Once, one of the few times she had ever referred to her life before she met him, she told him that when Darcy was born she had worried about feeding her. “I thought I wouldn’t have enough milk,” she said. Then she laughed; nursing came as naturally as breathing now, and he had often seen her walking around the house or even cooking with a baby glued to her breast. He tried to imagine her worrying over Darcy. He constructed a scene in which she might worry again — in which she would come to him, on the edge of tears, asking him what he thought was wrong. “Never mind, you’re just tired,” he would tell her. “You must leave things up to me for a while.” He would arrange cushions around her, bring her tea, shepherd the older children to the other end of the house. “Quiet now, leave your mother alone. She needs her rest.” He would form around her a nest of love and safety, and later when he tiptoed in to check on her she would ask him, “What would I do without you?” He had been picturing that for years now. He had ordered a book before Abbie was born, a book for prospective fathers; he had read and memorized all the forms of support that he might offer her. Lighten her load, the book told him. Try to help out as much as you can, shoulder all the burdens that distract her, be prepared for unreasonable tears. None of that advice had come in handy. Mary made her own nest. She sat beside him now relaxed and warm, and the baby gave soft mmm’s of satisfaction on the tail of every swallow.

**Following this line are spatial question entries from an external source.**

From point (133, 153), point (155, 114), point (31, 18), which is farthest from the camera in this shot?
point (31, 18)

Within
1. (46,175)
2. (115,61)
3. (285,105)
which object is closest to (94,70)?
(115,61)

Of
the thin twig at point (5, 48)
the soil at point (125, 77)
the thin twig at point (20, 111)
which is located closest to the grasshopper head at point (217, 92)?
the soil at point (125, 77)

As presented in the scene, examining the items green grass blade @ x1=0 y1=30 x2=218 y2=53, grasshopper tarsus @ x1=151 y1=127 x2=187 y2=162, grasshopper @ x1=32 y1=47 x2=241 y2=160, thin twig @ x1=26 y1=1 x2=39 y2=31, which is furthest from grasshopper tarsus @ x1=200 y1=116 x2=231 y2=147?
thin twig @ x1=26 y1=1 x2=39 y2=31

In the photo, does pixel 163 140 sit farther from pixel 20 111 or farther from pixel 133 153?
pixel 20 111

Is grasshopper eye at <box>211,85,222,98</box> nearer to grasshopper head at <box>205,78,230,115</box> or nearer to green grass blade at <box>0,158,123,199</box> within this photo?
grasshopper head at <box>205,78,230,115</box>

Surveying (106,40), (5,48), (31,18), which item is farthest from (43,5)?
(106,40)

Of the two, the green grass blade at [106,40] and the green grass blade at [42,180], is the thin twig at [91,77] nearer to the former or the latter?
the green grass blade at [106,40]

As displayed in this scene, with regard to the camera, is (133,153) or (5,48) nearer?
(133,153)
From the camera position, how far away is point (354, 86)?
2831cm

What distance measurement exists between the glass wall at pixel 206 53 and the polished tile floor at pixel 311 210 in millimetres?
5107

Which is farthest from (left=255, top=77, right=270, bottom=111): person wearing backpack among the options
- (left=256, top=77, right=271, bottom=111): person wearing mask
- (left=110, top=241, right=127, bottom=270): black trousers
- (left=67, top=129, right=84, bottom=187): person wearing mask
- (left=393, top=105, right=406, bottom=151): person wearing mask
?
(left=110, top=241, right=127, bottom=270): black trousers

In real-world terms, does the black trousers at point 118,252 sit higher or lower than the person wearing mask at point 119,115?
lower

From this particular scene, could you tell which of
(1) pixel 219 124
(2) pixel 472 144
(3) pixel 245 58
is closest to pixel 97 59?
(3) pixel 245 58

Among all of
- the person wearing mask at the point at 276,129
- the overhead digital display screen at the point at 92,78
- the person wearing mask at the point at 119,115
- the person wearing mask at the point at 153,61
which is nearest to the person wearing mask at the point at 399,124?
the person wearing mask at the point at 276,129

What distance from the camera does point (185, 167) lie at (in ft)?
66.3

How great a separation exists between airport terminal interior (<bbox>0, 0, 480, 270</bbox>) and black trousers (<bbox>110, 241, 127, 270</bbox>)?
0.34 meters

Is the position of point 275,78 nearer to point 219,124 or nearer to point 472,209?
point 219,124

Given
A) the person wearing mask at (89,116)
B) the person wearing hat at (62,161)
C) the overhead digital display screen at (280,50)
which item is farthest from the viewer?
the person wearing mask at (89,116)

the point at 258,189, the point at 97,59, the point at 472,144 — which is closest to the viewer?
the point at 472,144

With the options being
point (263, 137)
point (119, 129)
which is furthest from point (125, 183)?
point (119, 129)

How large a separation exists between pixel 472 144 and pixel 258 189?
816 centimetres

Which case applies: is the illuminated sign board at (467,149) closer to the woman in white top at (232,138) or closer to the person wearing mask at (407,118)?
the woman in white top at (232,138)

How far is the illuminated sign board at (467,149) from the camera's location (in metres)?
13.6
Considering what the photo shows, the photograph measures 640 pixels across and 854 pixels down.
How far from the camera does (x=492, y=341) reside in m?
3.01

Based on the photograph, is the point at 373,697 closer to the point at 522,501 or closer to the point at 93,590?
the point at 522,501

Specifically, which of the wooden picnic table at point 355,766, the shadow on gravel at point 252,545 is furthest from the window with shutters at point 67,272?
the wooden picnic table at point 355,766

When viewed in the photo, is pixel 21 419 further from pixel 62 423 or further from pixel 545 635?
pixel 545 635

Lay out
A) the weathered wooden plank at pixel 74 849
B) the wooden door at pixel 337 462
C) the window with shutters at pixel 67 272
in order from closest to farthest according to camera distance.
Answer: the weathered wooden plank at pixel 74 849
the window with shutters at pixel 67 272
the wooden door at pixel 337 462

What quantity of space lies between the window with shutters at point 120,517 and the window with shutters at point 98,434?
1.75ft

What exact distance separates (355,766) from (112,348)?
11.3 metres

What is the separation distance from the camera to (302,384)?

Then Mary said, “This thing I’ve been meaning to talk to you about—”

The baby stopped nursing and protested, giving away some tension in Mary. Jeremy opened his eyes. He had been aware all day of this news hanging over his head. He even thought he knew what it was. “You’re pregnant,” he said.

“What?”

“I thought—”

“You know I can’t get pregnant when I’m nursing.”

“I was afraid that might not have worked this time,” he said.

“You were afraid?”

He kept quiet. He didn’t know how to take it back.

“Jeremy?” Mary said, but then she let it rest. “Well,” she said, “I seem to be divorced, Jeremy.”

For a moment he thought she meant divorced from him , and his heart gave a lurch. Just for that one little imaginary game he had played? He hadn’t meant anything by it. But they weren’t even married! What was she talking about?

“Guy has divorced me.”

He had asked her, once, what her husband’s name was. It was the least of what he wanted to know, but he had never dared bring up the real questions and he had thought that maybe, having started with his name, she might go on to tell him more. She hadn’t. “Guy Tell,” she said. “Guy Alan Tell.” After that, nothing. Not even chance clues — not even mention of a trip on which her husband, incidentally, had accompanied her, or reports of some adventure in which he happened to be included. That single fact, “Guy Tell,” had become embedded in him, and he had layered it over with a thousand attempts at forgetfulness, with a literal squinching shut of his eyes whenever any thought of her husband recurred. Now her saying the name stunned him. It was as if she had suddenly entered into some hidden fantasy of his — named, out loud, a product of his most private imagination. “What?” he said. She seemed to understand that she didn’t need to repeat it. She waited, calmly.